An agricultural company in Washington state was fined more than $2 million after two farmworkers, one of whom was Jamaican, died from COVID-19.
The company, Gebbers Farms, was fined for repeatedly violating coronavirus virus safety procedures.
“It’s unacceptable to chose to ignore health and safety rules,” Joel Sacks, the director of state Department of Labor & Industries, told reporters Monday.
USA Today reports that the state’s Department of Labor & Industries launched an investigation in July after being contacted by an employee of Gebbers Farm Operations in Brewster, Washington. The employee said a worker had died of coronavirus, and that the migrant workers who shared a cabin with the deceased were not tested and then split into other cabins.
Authorities say they confirmed a 37-year-old temporary worker from Mexico died July 8, and the death was not reported to state officials as required.

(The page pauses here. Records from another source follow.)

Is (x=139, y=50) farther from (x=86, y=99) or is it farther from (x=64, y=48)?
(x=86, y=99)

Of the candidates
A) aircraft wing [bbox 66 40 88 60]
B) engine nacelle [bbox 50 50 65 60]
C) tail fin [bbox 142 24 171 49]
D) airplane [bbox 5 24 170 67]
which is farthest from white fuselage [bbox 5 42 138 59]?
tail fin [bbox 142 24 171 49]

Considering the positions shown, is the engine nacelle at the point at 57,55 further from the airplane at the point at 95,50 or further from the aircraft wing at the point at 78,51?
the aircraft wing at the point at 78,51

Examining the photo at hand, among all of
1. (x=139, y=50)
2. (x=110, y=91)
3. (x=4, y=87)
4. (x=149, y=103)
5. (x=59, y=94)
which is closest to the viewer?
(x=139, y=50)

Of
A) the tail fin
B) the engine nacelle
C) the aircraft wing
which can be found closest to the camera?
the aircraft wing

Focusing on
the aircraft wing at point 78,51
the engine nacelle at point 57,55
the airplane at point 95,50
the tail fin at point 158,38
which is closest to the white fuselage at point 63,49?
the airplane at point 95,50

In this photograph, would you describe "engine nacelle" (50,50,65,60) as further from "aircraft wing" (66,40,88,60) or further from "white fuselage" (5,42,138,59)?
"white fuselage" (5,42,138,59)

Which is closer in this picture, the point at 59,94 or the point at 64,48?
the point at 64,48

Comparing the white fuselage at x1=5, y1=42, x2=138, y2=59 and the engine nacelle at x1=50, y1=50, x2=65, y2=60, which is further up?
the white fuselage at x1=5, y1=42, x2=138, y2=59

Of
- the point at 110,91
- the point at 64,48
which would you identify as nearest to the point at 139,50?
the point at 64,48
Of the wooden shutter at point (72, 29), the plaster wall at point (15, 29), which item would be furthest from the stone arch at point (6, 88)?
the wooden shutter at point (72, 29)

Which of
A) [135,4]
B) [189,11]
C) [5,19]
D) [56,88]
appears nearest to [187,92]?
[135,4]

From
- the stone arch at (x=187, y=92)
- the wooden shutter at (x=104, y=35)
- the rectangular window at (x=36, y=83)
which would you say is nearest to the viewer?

A second worker, a 63-year-old from Jamaica, died July 31. Both workers died of COVID-19.
The state investigation led to Gebbers being cited for 24 “egregious willful violations” for unsafe sleeping arrangements and unsafe worker transportation.
Investigators found that hundreds of workers were sleeping in bunk beds using both the top and bottom bunks and not being told to remain in “cohort groups” of workers who don’t mingle with other employees.
Under the state’s COVID-19 protocols, temporary agricultural workers can use top and bottom bunks only if a farm separates workers into group shelters. Those cohort groups of no more than 15 workers must live, work, eat and travel together. Authorities say the investigation also found that Gebbers was busing workers to job sites in groups that were larger than allowed.
This is the second reported COVID-19 incident in the U.S. that has involved migrant workers from Jamaica. In October, a group of over 20 Jamaican farmworkers in Vermont were found to be COVID-19 positive.